# Problem to work on:
Count the lines in the material below that contain the string "camera", and reply with that number alone.

# Dataset:
----

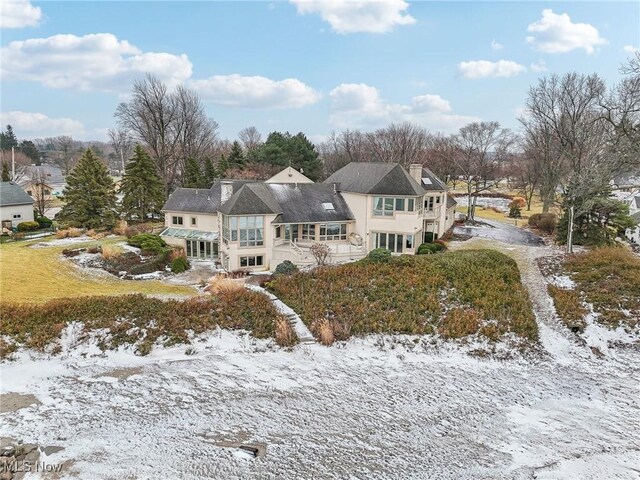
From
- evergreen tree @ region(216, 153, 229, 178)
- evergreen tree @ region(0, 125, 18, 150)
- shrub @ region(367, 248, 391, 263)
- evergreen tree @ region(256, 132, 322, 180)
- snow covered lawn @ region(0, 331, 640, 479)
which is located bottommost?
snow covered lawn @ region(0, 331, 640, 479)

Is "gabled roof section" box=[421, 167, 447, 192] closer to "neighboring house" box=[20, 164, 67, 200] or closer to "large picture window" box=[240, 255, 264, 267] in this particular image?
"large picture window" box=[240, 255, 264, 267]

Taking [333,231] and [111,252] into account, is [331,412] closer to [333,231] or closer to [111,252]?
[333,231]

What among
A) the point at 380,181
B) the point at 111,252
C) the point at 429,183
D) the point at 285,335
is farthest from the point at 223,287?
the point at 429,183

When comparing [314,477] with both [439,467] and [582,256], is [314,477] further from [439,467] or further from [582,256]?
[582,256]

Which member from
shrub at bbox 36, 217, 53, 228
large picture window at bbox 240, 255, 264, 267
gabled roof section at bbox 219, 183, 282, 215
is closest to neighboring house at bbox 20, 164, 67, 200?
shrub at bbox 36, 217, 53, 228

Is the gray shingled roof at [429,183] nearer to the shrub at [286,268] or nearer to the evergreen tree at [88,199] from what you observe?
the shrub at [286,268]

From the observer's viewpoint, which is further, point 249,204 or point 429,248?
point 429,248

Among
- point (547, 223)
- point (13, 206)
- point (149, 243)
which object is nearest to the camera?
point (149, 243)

----

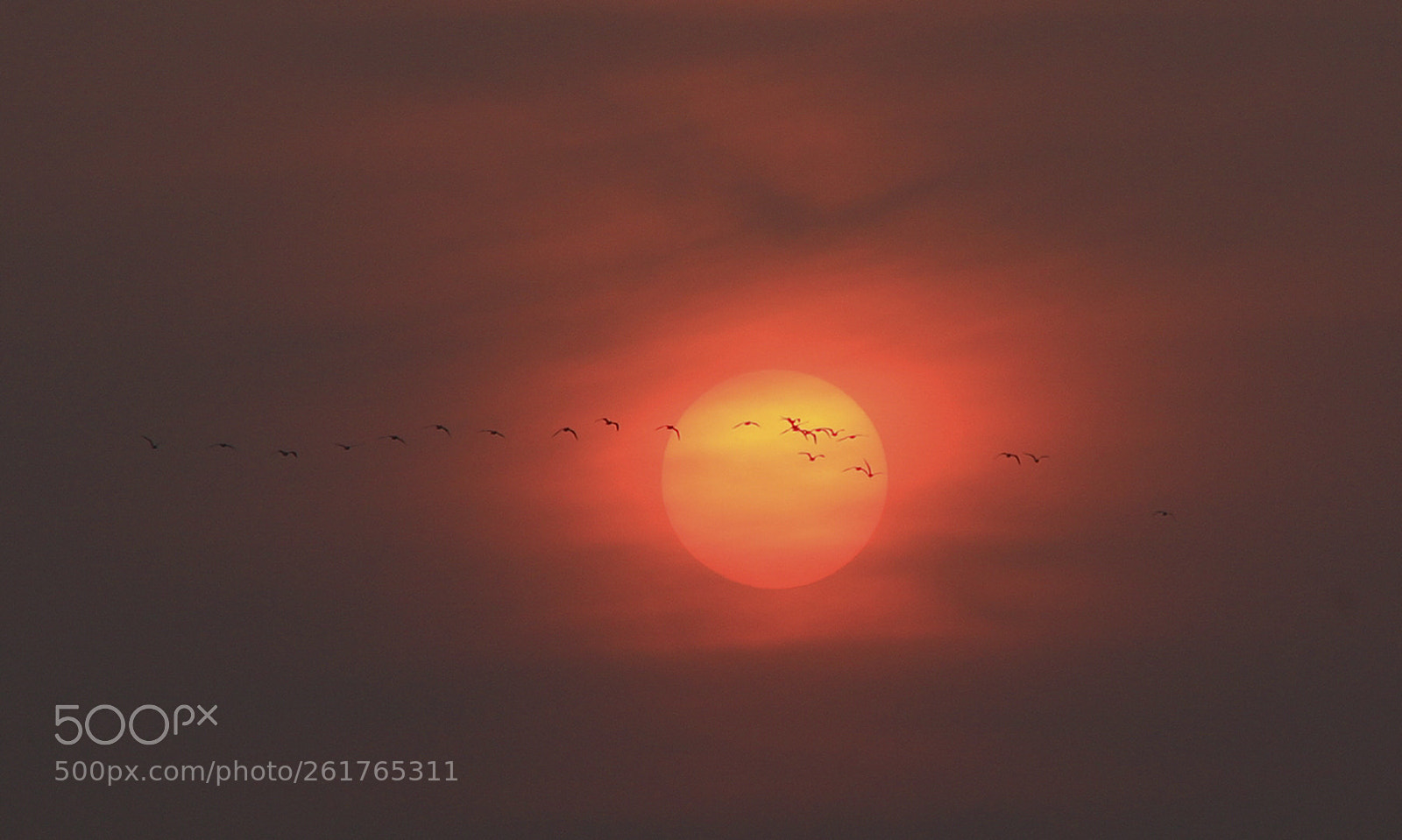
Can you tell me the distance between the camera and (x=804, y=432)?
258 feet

----

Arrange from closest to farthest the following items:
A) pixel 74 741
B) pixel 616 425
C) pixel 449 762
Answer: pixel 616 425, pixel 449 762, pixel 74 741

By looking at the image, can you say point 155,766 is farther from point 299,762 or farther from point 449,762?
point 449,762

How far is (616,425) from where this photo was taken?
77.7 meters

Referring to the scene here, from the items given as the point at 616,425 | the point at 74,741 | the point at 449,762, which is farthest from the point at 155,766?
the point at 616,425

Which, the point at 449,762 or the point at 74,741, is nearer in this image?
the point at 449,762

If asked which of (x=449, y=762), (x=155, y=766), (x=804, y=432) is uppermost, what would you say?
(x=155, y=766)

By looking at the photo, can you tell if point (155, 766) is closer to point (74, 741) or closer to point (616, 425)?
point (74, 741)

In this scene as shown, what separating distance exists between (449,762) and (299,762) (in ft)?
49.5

----

# Right answer:
2